Since I’m so heavily involved with ABD’s events, I can appreciate what promoters go through to hold races and close courses, and therefore I can understand some of the reasoning behind the San Dimas Stage Race promoters’ decision a few years back to reroute a section of the Road Race course to stay inside state park boundaries where fewer marshalls and local police are required. However, the section they use to do that includes about a 3/4 mile of one-lane service road along a dam that has a fence on one side, a precipitous 75-foot drop of jagged, football sized rocks to the other, and fierce crosswinds as the day heats up. In 2004, the Pro/1 Men’s field actually protested the circuit race stage that included nothing but park roads with the start/finish on this section, and several heated words were exchanged between riders, manager and the promoters.
Anyway, sure enough, with about 20 miles left in yesterday’s race there was a wreck on this section about 15 riders from the front. I was hanging out near the back just getting in my race miles, and watched as several riders aimed for the wreckage to avoid shooting off into the rocky drop. Quite the predicament: “I better hit the pavement so that I don’t break bones going the other way...” No riders went off the “wrong side”, but the carnage caused a massive pile-up and the 13 riders that made it through the wreck went on to finish 4 minutes up. That’s bike racing.
After clipping out and scooting through wreckage I was in about the third or fourth chase group and put in a two big pulls to get into the main field, but I made the fatal mistake of pulling off in the crosswind after those pulls and was forced all the way to the back. Then when guys started popping off the pace in front of me, I didn’t have enough gas to keep jumping around them and stay with the field - damn. I ended up with another group of four that kept picking up riders until we were about 12 strong and just rode tempo to the line, finishing about 35 seconds down on the 30-rider “field”.

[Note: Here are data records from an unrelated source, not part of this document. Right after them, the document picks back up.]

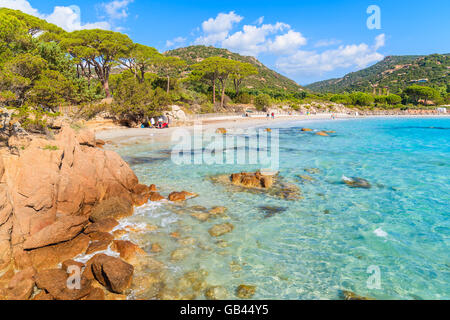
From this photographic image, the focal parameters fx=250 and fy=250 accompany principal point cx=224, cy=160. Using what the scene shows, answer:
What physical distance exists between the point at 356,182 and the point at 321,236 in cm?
644

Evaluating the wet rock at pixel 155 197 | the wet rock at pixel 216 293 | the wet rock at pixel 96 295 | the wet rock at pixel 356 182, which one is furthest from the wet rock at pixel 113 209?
the wet rock at pixel 356 182

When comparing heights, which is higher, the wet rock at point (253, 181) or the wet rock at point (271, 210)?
the wet rock at point (253, 181)

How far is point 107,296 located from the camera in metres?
4.79

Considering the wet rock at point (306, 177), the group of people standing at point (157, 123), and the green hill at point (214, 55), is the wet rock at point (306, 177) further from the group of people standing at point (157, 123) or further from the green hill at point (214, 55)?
the green hill at point (214, 55)

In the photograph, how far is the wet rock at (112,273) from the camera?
4844 millimetres

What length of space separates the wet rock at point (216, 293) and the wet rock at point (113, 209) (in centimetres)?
424

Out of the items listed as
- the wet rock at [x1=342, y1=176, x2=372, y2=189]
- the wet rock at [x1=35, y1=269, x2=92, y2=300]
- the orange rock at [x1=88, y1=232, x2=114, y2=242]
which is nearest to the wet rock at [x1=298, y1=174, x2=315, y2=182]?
the wet rock at [x1=342, y1=176, x2=372, y2=189]

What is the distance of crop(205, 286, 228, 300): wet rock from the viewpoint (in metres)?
4.88

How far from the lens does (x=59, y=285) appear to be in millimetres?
4738

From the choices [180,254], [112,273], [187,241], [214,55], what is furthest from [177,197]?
[214,55]

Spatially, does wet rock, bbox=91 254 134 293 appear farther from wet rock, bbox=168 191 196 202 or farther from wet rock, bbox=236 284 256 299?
wet rock, bbox=168 191 196 202

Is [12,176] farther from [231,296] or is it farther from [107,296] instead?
[231,296]

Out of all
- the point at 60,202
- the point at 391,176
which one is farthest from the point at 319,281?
the point at 391,176
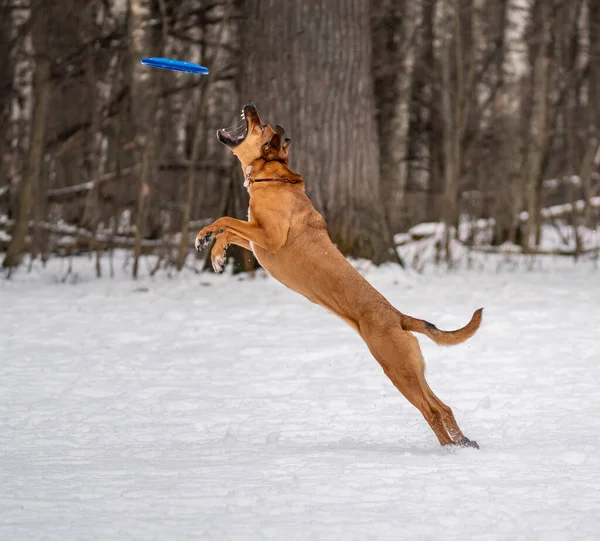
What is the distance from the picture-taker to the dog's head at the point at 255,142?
618 cm

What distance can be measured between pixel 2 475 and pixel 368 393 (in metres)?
2.90

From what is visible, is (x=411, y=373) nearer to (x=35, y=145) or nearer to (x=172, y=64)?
(x=172, y=64)

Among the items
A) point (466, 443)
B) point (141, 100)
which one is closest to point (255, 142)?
point (466, 443)

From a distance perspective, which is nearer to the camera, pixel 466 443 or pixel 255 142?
pixel 466 443

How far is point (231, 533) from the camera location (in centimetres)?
348

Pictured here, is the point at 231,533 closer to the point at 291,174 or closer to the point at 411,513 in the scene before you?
the point at 411,513

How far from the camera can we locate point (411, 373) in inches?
200

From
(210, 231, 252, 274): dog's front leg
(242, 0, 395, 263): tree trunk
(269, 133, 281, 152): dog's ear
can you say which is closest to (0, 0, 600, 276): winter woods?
(242, 0, 395, 263): tree trunk

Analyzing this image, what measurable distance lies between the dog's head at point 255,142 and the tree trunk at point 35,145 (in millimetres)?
6692

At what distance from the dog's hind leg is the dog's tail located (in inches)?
2.5

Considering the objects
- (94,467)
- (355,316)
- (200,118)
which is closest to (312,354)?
(355,316)

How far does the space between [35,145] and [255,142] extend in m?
6.95

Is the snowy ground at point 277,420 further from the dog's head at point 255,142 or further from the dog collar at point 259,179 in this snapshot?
the dog's head at point 255,142

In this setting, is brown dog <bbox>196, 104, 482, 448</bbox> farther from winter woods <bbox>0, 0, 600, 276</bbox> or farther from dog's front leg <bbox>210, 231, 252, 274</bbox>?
winter woods <bbox>0, 0, 600, 276</bbox>
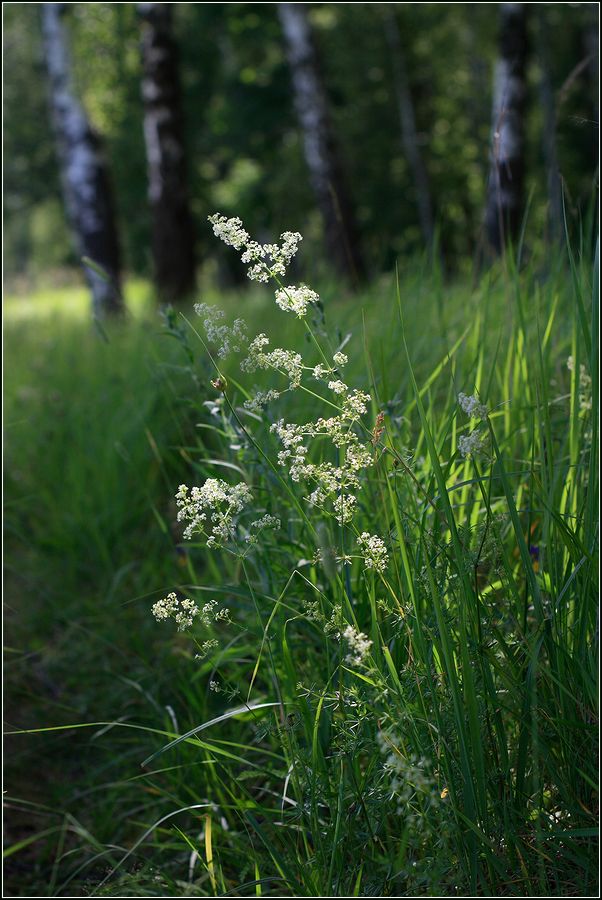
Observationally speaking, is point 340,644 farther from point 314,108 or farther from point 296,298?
point 314,108

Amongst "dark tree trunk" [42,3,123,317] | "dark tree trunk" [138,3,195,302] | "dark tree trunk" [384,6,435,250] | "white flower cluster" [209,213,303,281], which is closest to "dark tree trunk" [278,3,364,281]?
"dark tree trunk" [138,3,195,302]

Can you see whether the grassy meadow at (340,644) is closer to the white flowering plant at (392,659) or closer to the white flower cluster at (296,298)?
the white flowering plant at (392,659)

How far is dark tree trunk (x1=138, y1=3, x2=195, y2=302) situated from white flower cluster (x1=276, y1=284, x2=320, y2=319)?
22.8 ft

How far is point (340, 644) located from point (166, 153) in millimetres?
7692

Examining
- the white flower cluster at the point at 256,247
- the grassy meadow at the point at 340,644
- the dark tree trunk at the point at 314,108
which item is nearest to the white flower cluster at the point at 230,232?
the white flower cluster at the point at 256,247

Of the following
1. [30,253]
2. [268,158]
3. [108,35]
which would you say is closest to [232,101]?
[268,158]

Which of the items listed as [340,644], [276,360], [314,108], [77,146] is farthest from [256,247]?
[314,108]

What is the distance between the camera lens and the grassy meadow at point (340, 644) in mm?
1368

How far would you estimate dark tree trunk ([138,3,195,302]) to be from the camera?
8.16m

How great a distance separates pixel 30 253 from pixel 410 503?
60719 millimetres

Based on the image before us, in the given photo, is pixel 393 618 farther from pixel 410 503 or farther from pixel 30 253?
pixel 30 253

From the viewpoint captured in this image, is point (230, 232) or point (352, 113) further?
point (352, 113)

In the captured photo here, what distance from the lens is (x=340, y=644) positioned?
4.63ft

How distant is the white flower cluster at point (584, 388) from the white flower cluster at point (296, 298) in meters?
0.70
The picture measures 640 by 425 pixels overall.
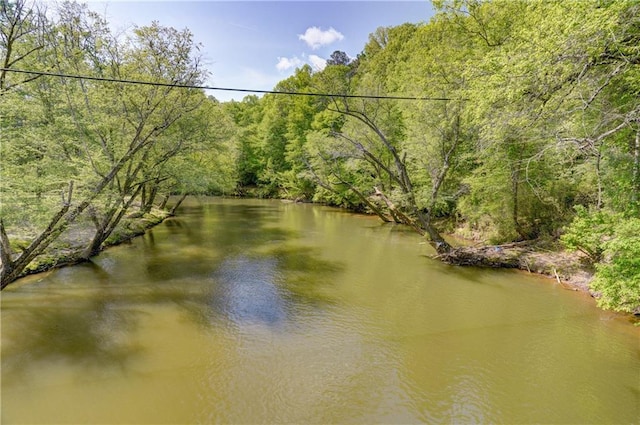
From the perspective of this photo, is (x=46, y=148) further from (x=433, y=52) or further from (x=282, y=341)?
(x=433, y=52)

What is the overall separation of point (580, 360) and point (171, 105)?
46.0ft

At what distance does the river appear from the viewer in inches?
183

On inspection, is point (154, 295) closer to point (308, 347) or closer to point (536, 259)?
point (308, 347)

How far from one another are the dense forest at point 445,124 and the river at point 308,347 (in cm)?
136

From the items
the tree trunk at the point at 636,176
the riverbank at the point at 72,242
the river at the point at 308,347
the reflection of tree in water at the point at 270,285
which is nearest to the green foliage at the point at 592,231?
the tree trunk at the point at 636,176

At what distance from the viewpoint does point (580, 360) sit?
5902 millimetres

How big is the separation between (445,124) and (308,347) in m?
10.2

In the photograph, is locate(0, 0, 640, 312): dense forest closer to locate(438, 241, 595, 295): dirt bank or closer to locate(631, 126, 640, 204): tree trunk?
locate(631, 126, 640, 204): tree trunk

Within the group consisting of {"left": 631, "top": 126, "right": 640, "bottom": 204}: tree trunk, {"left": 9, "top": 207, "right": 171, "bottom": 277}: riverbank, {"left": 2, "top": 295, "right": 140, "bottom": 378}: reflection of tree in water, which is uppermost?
{"left": 631, "top": 126, "right": 640, "bottom": 204}: tree trunk

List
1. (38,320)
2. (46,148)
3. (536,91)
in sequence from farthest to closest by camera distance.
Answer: (46,148) → (38,320) → (536,91)

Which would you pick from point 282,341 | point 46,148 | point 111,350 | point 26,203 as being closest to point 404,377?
point 282,341

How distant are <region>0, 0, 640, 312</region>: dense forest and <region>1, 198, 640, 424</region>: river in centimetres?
136

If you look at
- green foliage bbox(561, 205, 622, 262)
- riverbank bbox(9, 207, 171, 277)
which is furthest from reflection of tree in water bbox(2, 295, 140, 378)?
green foliage bbox(561, 205, 622, 262)

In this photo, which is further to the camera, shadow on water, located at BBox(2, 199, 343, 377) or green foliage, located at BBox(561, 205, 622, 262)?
green foliage, located at BBox(561, 205, 622, 262)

Since I was really just looking for some race miles and inensity, I accomplished that goal, and as it turned out, I probably got a harder workout those last three laps than if I’d sat in the field the whole time. The first four laps of the race were super fast too, and we averaged 27mph on a 7-mile course with 500 feet of climbing per lap. Unfortunately, Brett had the worst luck on the day, flatting less than 2 miles into the race and then being misdirected by course marshalls to top it off! Alex had a good day in the Cat. 2 race though, finishing with the main field and sailing over the climbs with ease.
Today is crit-day. Now that the top six in the overall standings are a BMC rider, Navigators rider, BMC rider, Navigators rider, BMC rider, Navigators rider... the stage might be a bit boring -- but with a four-minute gap after 13th place, there’s always the possibility those teams could let a break go because even if it gets a lap their lead is still safe and then they wouldn’t have to worry about Jittery Joe’s sprinter Jeff Hopkins racking up Sprint Points to challenge Navigators rider Ben Brooks’ lead in that competition. Of course, after getting caught out yesterday, the coffee boys will certainly be looking for redemption.
As for me, opportunistic is the word of the day.